* begin Records to process *

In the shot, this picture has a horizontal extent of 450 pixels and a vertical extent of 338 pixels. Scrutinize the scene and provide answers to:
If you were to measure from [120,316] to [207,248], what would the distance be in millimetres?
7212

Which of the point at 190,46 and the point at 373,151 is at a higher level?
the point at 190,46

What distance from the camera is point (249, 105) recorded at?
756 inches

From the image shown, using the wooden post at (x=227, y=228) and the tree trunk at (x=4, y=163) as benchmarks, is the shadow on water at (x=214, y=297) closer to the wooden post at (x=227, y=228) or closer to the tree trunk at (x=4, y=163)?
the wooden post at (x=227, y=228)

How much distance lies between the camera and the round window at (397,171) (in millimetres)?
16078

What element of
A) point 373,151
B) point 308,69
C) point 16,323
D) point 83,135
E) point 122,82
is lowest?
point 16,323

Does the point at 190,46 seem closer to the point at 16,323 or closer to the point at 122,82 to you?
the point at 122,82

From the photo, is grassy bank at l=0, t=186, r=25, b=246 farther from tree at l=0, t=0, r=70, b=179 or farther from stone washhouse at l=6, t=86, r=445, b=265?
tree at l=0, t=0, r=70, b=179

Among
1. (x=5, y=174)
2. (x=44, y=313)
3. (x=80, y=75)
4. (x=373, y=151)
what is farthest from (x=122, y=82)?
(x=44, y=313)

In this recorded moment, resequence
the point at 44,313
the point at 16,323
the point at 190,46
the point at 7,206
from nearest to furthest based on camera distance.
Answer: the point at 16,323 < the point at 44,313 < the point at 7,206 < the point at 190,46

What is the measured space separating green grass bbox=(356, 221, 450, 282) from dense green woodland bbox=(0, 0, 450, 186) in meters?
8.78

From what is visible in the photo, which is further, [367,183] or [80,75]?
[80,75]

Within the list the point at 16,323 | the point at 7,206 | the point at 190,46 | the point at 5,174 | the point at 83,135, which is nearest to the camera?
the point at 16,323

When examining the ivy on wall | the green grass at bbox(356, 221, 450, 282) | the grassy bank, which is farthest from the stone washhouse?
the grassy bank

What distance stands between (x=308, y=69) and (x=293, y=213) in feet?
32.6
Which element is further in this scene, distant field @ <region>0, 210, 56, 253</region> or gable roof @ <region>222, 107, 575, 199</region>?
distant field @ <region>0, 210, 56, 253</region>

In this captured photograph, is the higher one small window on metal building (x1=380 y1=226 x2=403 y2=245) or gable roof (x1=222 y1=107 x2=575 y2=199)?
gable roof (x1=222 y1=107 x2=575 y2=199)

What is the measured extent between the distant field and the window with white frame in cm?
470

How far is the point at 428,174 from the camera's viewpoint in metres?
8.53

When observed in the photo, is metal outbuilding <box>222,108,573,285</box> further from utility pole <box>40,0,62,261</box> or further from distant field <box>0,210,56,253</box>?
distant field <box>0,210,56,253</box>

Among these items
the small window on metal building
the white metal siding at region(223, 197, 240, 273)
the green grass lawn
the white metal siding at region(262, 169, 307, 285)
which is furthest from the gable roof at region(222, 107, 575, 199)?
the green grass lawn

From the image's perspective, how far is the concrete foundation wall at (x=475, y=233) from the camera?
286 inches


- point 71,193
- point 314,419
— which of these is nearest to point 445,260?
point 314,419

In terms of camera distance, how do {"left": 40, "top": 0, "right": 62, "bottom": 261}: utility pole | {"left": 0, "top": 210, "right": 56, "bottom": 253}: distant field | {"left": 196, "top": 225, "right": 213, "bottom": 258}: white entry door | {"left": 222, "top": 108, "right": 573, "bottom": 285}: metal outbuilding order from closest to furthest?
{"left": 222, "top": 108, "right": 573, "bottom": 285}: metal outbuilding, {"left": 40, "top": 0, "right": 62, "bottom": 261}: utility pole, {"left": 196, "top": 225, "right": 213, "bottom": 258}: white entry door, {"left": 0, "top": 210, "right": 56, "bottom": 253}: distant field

* end Records to process *

- **Problem to work on**:
Repeat the records above exactly, from the first line to the last.

- **The solution**:
In the shot, this picture has a horizontal extent of 450 pixels and a vertical extent of 338 pixels. Scrutinize the scene and provide answers to:
If you were to measure from [120,316] to [207,248], what would the distance be in millimetres?
7212

Which of the point at 190,46 and the point at 373,151 is at a higher level?
the point at 190,46

What distance from the camera is point (249, 105) recorded at?
756 inches

From the image shown, using the wooden post at (x=227, y=228) and the tree trunk at (x=4, y=163) as benchmarks, is the shadow on water at (x=214, y=297) closer to the wooden post at (x=227, y=228) or closer to the tree trunk at (x=4, y=163)?
the wooden post at (x=227, y=228)

How much distance lies between the camera and the round window at (397,171) (in millimetres)?
16078

What element of
A) point 373,151
B) point 308,69
C) point 16,323
D) point 83,135
E) point 122,82
is lowest?
point 16,323

Does the point at 190,46 seem closer to the point at 16,323 or closer to the point at 122,82 to you?
the point at 122,82

From the photo, is grassy bank at l=0, t=186, r=25, b=246 farther from tree at l=0, t=0, r=70, b=179 or farther from stone washhouse at l=6, t=86, r=445, b=265?
tree at l=0, t=0, r=70, b=179

Among
1. (x=5, y=174)
2. (x=44, y=313)
3. (x=80, y=75)
4. (x=373, y=151)
what is farthest from (x=122, y=82)?
(x=44, y=313)

In this recorded moment, resequence
the point at 44,313
the point at 16,323
the point at 190,46
the point at 7,206
from nearest to furthest based on camera distance.
Answer: the point at 16,323 < the point at 44,313 < the point at 7,206 < the point at 190,46

What is the measured space separating green grass bbox=(356, 221, 450, 282) from dense green woodland bbox=(0, 0, 450, 186) in meters?
8.78

From what is visible in the photo, which is further, [367,183] or [80,75]?
[80,75]

Within the list the point at 16,323 | the point at 7,206 | the point at 190,46 | the point at 5,174 | the point at 83,135, which is nearest to the camera?
the point at 16,323

When examining the ivy on wall | the green grass at bbox(356, 221, 450, 282) | the grassy bank, which is farthest from the stone washhouse?
the grassy bank

What distance stands between (x=308, y=69) and (x=293, y=213) in feet?
32.6
Which element is further in this scene, distant field @ <region>0, 210, 56, 253</region> or gable roof @ <region>222, 107, 575, 199</region>?
distant field @ <region>0, 210, 56, 253</region>

In this captured photograph, is the higher one small window on metal building (x1=380 y1=226 x2=403 y2=245) or gable roof (x1=222 y1=107 x2=575 y2=199)?
gable roof (x1=222 y1=107 x2=575 y2=199)

What is the measured extent between the distant field and the window with white frame in cm?
470

How far is the point at 428,174 from the camera's viewpoint in metres?
8.53

When observed in the photo, is metal outbuilding <box>222,108,573,285</box> further from utility pole <box>40,0,62,261</box> or further from distant field <box>0,210,56,253</box>?
distant field <box>0,210,56,253</box>

Among these items
the small window on metal building
the white metal siding at region(223, 197, 240, 273)
the green grass lawn
the white metal siding at region(262, 169, 307, 285)
which is furthest from the gable roof at region(222, 107, 575, 199)?
the green grass lawn

From the image's perspective, how far is the concrete foundation wall at (x=475, y=233) from the camera?
286 inches


- point 71,193
- point 314,419
— which of these is nearest to point 445,260?
point 314,419

In terms of camera distance, how do {"left": 40, "top": 0, "right": 62, "bottom": 261}: utility pole | {"left": 0, "top": 210, "right": 56, "bottom": 253}: distant field | {"left": 196, "top": 225, "right": 213, "bottom": 258}: white entry door | {"left": 222, "top": 108, "right": 573, "bottom": 285}: metal outbuilding order from closest to furthest?
{"left": 222, "top": 108, "right": 573, "bottom": 285}: metal outbuilding, {"left": 40, "top": 0, "right": 62, "bottom": 261}: utility pole, {"left": 196, "top": 225, "right": 213, "bottom": 258}: white entry door, {"left": 0, "top": 210, "right": 56, "bottom": 253}: distant field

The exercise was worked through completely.